Cette fresque illustre l'épisode des Actes des Apôtres (9, 1-9) où Saul de Tarse, persécuteur des chrétiens, est soudainement aveuglé par une lumière divine et entend la voix du Christ. Michel-Ange représente l'instant du choc : Saul, à terre, les bras levés, tandis que le Christ, en haut, l'inonde d'une lumière aveuglante. La composition est d'une violence expressive, presque maniériste.
Contexte de la commande : la chapelle Pauline, située dans le Palais apostolique du Vatican, fut commandée par le pape Paul III Farnèse en 1537. Michel-Ange y travailla à la fin de sa vie, peignant deux grandes fresques : La Conversion de saint Paul et La Crucifixion de saint Pierre, qui sont ses dernières grandes œuvres monumentales.

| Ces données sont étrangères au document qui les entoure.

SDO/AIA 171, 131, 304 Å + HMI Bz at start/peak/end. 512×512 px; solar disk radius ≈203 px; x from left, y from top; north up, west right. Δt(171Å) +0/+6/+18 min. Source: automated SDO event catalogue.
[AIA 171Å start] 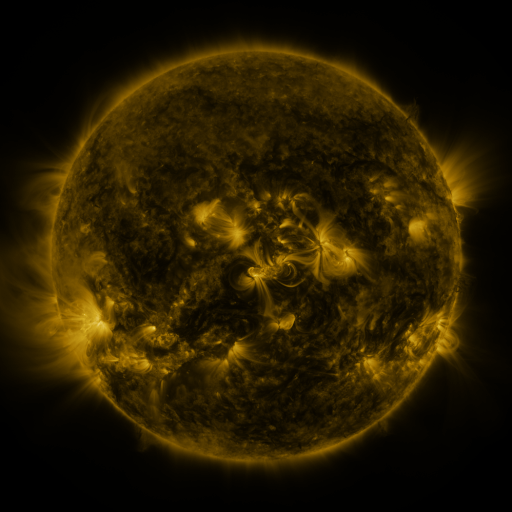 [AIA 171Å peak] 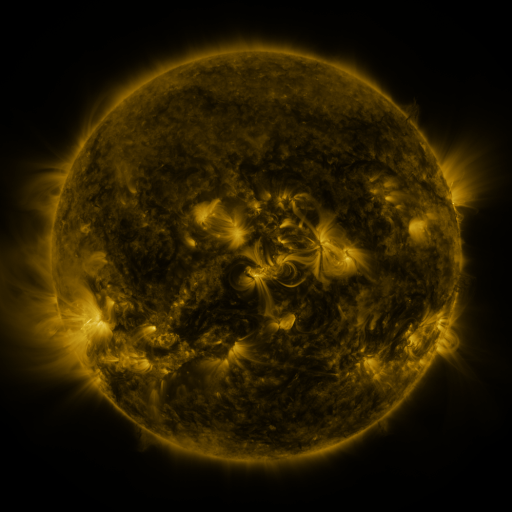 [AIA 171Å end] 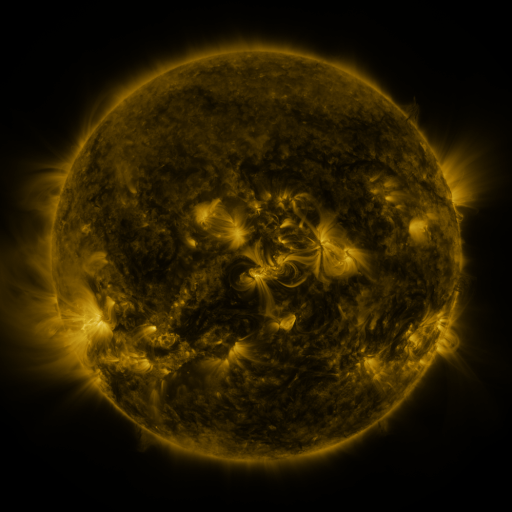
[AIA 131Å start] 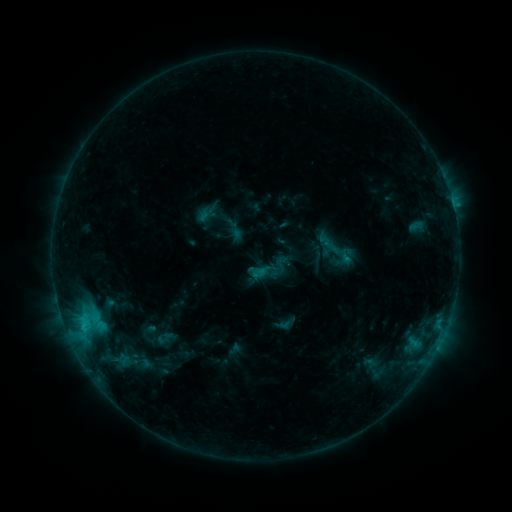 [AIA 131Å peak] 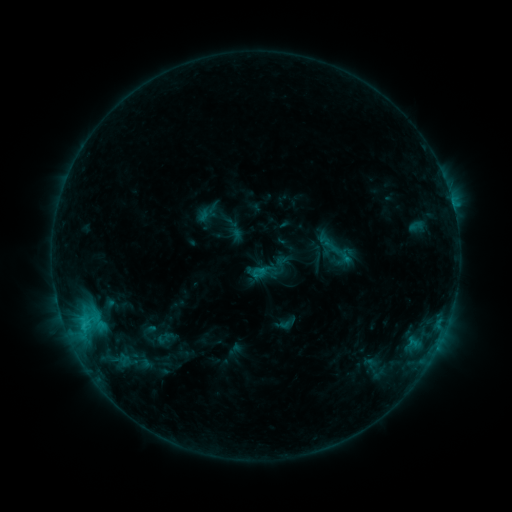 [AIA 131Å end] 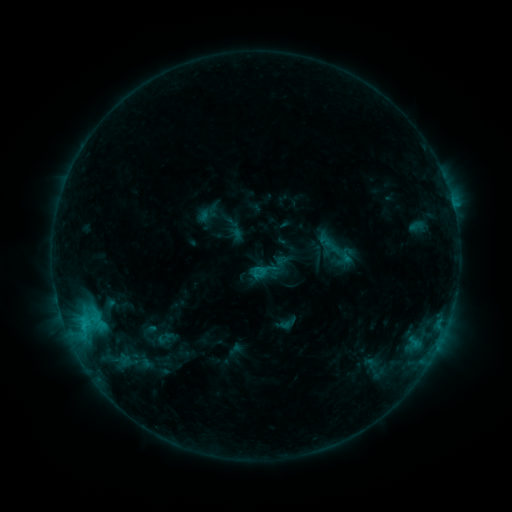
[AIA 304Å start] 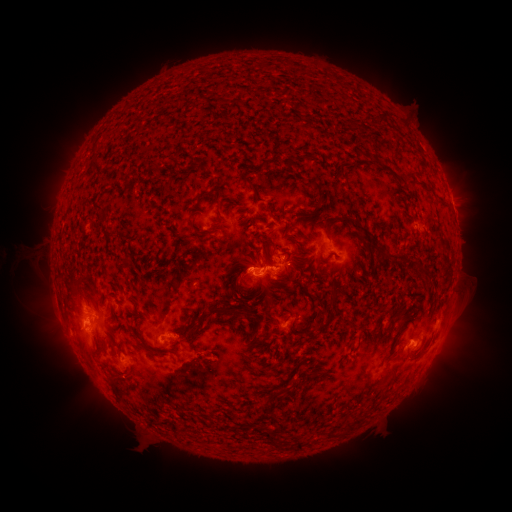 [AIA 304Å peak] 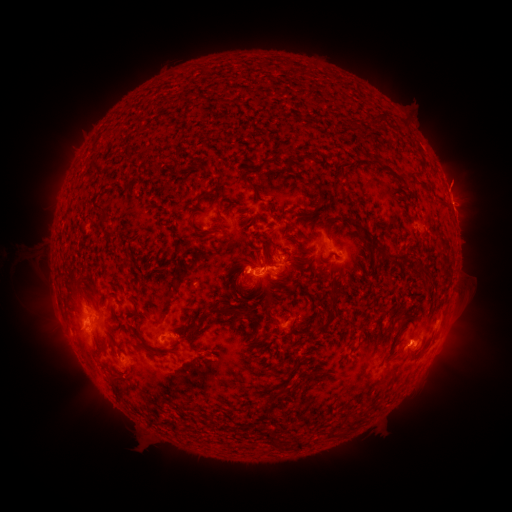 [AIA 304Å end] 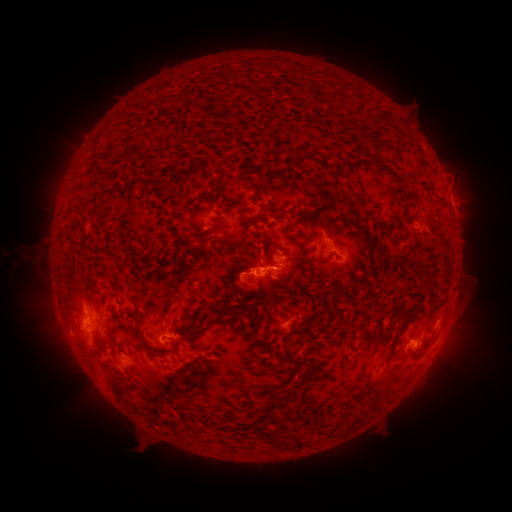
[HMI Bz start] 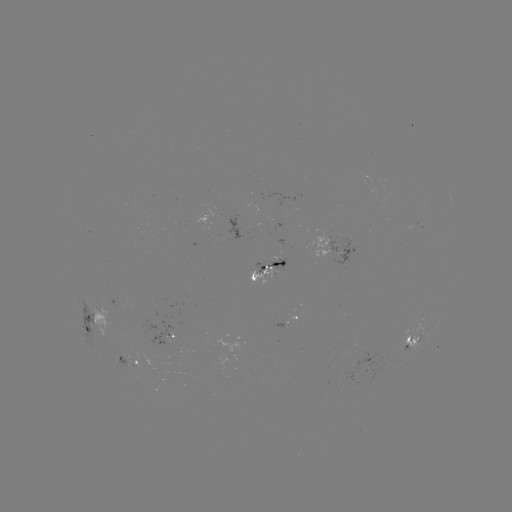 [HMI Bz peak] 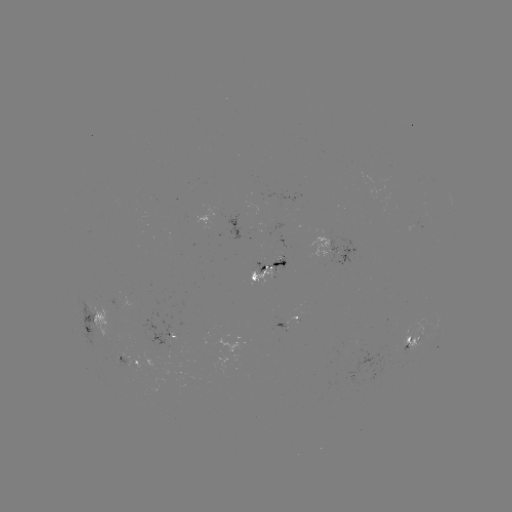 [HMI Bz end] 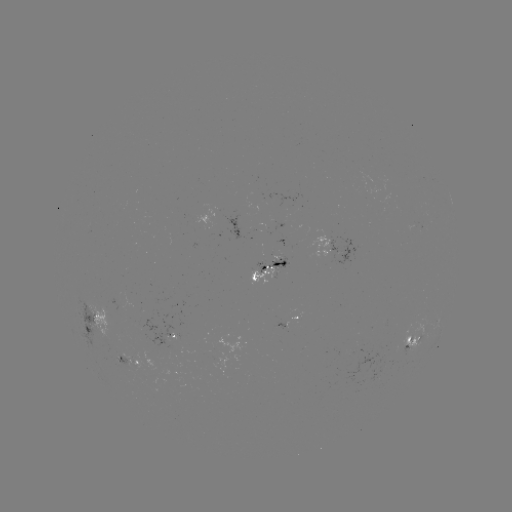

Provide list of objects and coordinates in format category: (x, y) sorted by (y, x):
eruption: (234, 270)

Réception critique : les fresques de la chapelle Pauline, peintes à la fin de la vie de Michel-Ange, ont été moins étudiées que le plafond de la Sixtine ou le Jugement dernier, en raison de leur accès très restreint. Elles sont aujourd'hui considérées comme des sommets de l'art tardif de Michel-Ange, où la composition se dépouille au profit d'une intensité expressive nouvelle, qui annonce le baroque.
Le format vertical concentre la masse du corps et superpose les tensions. Les figures sont assemblées comme un relief, par chevauchements, torsions et oppositions de gestes. Le décor recule afin que l’anatomie porte l’action et l’émotion propres à cette œuvre.